Until Saints Row IV, Deep Silver’s claim to fame was mostly centered on its Dead Island franchise. The first-person zombie apocalypse game has built enough of a following to warrant a sequel and a free-to-play spinoff, the latter as a MOBA currently in the works called Dead Island Epidemic. Deep Silver has shown that it grasps what it takes to get a game to cut through a splintered and cluttered market, not to mention the average gamer’s scattered attention span. If they have a knack for one thing, it’s leveraging a game’s key asset — its universe — to generate awareness. Call it using owned media to own the media. The first Dead Island captivated the gaming world with a single unforgettable CG trailer. It got massive media play and gamer tongues wagging for the new IP. The rest of the industry got a reminder of how important that first impression can be.
When it came time to market Saints Row IV, the game had what Deep Silver’s other properties didn’t – notoriety. But it wasn’t exactly the ideal kind. Deep Silver’s Aubrey Norris, who heads up PR and marketing for the company, believes that while Saints Row has become a beloved franchise among gamers, what they knew about Saints Row IV wasn’t necessarily helpful.
“There were inherent challenges with Saints Row IV when we picked it up — all the turmoil from THQ’s demise and uncertainty around what was going to happen with it,” said Norris. “And then there was an expansion pack, Enter the Dominatrix, that THQ had announced before. There was a lot of confusion about whether or not Saints Row IV would be just an expansion pack, does it really justify a full price, does it really justify a full game “
Norris implied that Deep Silver knew all along that they had a full game on their hands when they were considering acquiring it. But as THQ struggled to bring in revenue, they may have been in a rush to get something to market and decided a Saints Row expansion might be the ticket.
Said Norris, “There is actually more content in Saints Row IV than there really has been in any other Saints Row game, but when you have an expansion that’s announced like that, and then sort of like difficult messaging where it sounds like THQ just took an expansion and decided to call it a game, you’re fighting against what has been done before, and you have to turn around that perception of what it is.”
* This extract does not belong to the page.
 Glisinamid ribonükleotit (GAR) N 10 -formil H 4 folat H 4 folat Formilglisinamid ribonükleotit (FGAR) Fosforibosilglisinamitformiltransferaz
“To be fair THQ actually announced that they were working on another [Saints Row],” she added “They said ok we’re working on this then shortly after that they said ok, we’re taking Enter the Dominatrix and making it into a full game, but they didn’t really announce what that was. That’s where the confusion stemmed from, and we could see that confusion kind of continuing.”
Once Deep Silver had announced the game, they set out to set peoples’ perception straight. Key to their strategy was showing rather than telling.
“It’s something that you have to prove to people,” Norris said. “It’s not something you can fix overnight. It takes time for people to see all of the stuff that you have. That requires laser focus to show people the scope of the game. We would show the game at a trade show, we’d take the mini-map and we’d unlock everything so people could see how many activities there were. We’d show the things that are new in the game, like superpowers, and really try to emphasize how different it was.”
Even there, Deep Silver had to balance showing enough without revealing so much that it would undermine their campaign.
“You can’t show everything that you have right away, otherwise what kind of marketing campaign would you have,” Norris said. “It was something that we had to overcome over time. The game very obviously is its own deal and very obviously a full game, so it wasn’t hard to overcome that, it was just a matter of time. You have to get to a certain point where you’ve shown enough.”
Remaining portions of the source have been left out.